I was an impostor in an industry full of professional photographers.
So, I tried to hide the real me (the me that knows nothing. The me who feels like a failure. The me who tries to people please so much it's exhausting) in the hope I could blag it long enough as I learnt my trade. I could call myself a pro when I'd had more training, right? When I had a studio, or when I had expensive equipment. I didn't have a goal as such, but I figured I'd 'know' when I got there. When I crossed that imaginary line in the sand.

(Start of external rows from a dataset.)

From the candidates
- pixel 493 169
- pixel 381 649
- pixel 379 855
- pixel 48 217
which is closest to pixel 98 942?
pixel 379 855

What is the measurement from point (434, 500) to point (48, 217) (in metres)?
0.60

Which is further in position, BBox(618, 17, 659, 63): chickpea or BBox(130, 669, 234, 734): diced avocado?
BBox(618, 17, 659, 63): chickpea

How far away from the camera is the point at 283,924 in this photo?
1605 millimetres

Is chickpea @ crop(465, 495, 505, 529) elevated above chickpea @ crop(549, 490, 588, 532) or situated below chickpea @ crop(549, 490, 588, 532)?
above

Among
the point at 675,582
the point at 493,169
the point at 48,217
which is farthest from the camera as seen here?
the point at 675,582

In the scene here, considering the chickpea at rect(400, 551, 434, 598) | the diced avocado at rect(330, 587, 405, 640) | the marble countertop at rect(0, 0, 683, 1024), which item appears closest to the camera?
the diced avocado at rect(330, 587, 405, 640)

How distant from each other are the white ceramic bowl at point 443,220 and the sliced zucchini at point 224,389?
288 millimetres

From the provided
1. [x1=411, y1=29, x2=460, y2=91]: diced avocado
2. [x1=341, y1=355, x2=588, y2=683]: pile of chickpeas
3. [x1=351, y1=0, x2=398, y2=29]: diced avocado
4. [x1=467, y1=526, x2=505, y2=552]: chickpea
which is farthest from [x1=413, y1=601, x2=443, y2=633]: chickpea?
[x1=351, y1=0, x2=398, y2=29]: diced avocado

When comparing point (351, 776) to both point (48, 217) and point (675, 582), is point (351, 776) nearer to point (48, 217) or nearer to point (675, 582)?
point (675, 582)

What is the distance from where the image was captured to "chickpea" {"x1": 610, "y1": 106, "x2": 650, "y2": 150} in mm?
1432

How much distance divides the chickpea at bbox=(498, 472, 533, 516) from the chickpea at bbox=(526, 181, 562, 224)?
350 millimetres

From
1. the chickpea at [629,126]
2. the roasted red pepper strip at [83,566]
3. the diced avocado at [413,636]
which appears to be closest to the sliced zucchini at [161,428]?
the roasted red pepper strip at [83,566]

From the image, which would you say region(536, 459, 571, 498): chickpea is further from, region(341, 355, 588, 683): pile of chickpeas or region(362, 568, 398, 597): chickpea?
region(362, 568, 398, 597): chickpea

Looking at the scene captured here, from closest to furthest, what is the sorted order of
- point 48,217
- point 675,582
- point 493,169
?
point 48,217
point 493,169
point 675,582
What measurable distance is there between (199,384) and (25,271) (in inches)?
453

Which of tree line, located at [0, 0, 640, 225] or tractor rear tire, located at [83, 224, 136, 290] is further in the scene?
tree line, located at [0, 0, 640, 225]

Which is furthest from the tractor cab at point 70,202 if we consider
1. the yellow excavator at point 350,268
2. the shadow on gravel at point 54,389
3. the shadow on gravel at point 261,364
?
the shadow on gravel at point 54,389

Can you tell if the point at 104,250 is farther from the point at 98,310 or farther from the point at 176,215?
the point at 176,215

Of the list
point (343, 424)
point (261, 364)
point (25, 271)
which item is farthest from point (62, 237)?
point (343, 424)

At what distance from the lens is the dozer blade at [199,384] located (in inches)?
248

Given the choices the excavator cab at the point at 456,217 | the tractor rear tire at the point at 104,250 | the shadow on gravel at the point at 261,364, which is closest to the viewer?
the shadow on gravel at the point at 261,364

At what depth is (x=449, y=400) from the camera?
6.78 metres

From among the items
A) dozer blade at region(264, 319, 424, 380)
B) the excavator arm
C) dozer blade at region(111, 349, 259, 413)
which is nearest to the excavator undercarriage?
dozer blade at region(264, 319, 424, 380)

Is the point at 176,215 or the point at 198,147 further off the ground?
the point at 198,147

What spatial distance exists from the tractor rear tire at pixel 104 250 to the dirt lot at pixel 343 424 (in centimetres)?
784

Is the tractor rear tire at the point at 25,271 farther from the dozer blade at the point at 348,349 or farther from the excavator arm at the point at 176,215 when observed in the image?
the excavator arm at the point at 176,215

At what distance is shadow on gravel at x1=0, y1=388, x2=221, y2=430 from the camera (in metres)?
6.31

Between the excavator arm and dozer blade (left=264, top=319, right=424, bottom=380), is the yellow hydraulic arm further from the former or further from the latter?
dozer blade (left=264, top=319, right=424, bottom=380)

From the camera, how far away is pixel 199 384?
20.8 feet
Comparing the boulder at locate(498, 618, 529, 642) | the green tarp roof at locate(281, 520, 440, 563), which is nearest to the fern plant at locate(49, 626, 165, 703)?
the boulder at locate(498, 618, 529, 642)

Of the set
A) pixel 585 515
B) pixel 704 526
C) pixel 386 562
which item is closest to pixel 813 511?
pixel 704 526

In the mean time, I put the most professional version of myself out there: I dressed differently for clients, tried to act how I thought the pros did and used as many big words as I could:
(licks finger and holds it in air)
"ah yes, there is a strong aperture in the wind today and the ISO needs to be high because of the pollen count... I will use my reflector to compensate"
(wrestles pop up reflector out of over-stoked backpack)
I tried to hide the fact I was making the business up as I went along. Every time I was accidentally myself, I felt embarrassed. Not good enough and anxious as hell.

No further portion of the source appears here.